◆ PAGE EXCERPT:
□ □ □ □ □ □ □
North and central Kerala have been worst-hit by the floods, with the international airport in the main city of Kochi shut until at least August 26. The flooding, which officials said was the worst in almost a century, has damaged an estimated 10,000 kilometres of roads, halted rail traffic, disrupted electricity and water supply, and left tens of thousands of residents marooned.

Prime Minister Narendra Modi surveyed the devastation on Saturday and promised state officials more than 5 billion rupees (Dh263 million) in aid. The central government has already sent armed forces units with boats and helicopters to help with rescue and relief efforts.

Mr Modi said 38 helicopters had been deployed for search and rescue operations in the state, which has a population of more than 33 million. "We all pray for the safety and well-being of the people of Kerala," he said in a tweet.

Other states have also pitched in with rescue teams, food supplies and financial assistance, but local politicians said more was needed.

State chief minister Pinarayi Vijayan said in tweet that he had asked Mr Modi for more helicopters and rescuers.

A state legislator, Saji Cherian, made a similar plea. "Please ask Modi to give us helicopters, give us helicopters. ... Please, please!" he told a Kerala-based TV news channel.
□ □ □ □ □ □ □
◆ GIVEN DATA:
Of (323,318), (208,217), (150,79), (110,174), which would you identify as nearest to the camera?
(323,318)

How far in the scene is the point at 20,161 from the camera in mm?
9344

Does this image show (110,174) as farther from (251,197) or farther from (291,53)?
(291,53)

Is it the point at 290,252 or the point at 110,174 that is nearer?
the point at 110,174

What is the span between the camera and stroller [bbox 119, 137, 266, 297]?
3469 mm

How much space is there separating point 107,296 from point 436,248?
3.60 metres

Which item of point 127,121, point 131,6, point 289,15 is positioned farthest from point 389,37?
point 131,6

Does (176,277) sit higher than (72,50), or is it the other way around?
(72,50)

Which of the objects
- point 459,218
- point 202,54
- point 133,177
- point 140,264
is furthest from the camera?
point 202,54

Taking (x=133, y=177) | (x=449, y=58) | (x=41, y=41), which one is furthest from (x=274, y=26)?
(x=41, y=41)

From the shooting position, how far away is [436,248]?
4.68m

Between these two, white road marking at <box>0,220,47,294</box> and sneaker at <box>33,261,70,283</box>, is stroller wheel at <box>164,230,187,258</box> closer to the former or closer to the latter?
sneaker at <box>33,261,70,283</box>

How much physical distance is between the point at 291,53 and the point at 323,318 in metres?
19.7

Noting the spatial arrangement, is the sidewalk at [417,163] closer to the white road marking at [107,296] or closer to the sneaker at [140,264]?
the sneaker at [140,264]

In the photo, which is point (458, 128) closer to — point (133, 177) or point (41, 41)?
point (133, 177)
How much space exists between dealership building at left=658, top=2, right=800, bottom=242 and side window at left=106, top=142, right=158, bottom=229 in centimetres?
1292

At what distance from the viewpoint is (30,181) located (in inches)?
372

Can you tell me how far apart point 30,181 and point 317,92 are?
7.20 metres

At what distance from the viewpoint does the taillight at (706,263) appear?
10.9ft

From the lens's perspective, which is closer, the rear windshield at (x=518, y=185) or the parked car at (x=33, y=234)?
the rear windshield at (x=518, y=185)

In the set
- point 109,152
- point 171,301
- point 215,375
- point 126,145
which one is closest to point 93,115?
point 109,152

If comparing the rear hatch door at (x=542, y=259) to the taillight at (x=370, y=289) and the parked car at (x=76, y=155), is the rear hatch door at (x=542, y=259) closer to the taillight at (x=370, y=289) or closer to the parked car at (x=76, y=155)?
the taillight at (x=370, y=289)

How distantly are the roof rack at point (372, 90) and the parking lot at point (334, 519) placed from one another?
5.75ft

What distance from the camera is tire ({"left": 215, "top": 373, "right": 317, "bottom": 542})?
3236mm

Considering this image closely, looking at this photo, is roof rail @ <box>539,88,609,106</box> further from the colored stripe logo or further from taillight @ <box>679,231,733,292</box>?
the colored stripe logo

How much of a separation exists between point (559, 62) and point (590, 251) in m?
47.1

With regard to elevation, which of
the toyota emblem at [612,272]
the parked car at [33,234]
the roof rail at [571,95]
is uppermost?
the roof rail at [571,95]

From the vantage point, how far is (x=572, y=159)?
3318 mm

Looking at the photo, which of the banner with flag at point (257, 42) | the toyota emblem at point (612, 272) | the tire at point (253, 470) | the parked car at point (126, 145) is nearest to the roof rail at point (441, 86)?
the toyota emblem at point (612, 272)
□ □ □ □ □ □ □
◆ WHAT TO PRODUCE: Extend the Kerala floods report from its last sentence onward.

◆ RESPONSE TO THE EXERCISE:
Kerala's disaster management office said on Saturday that at least 194 people had died in flooding since torrential rains began on August 8, and 36 more were missing.

The National Disaster Response Force said it had evacuated more than 10,000 people from flooded areas in its "biggest-ever disaster response operation" since it was formed in 2006.

Kerala has received 41 per cent more rain than normal so far this year, according to Met officials, with the official toll of related deaths at 324. More than 223,000 people have sought shelter in more than 1,500 relief camps, the chief minister's office said.

The rising floodwaters forced Dilara Gafoor and her family to move three times in two days last week.

Mrs Gafoor, 35, thought her home in Aluva, where she lived with her husband and three children, would be safe, as it was during flooding in 2013. In fact, 15 relatives had sought refuge with them by Wednesday morning.

"We did see water on both sides of the road outside our house, but we thought it was just rainwater clogging up the ditches," she told The National. "We didn't know it was the [Periyar] river rising."

The 240-kilometre river, the longest in Kerala and an economic lifeline for the state, had swelled so much that it was nearly 7km wide.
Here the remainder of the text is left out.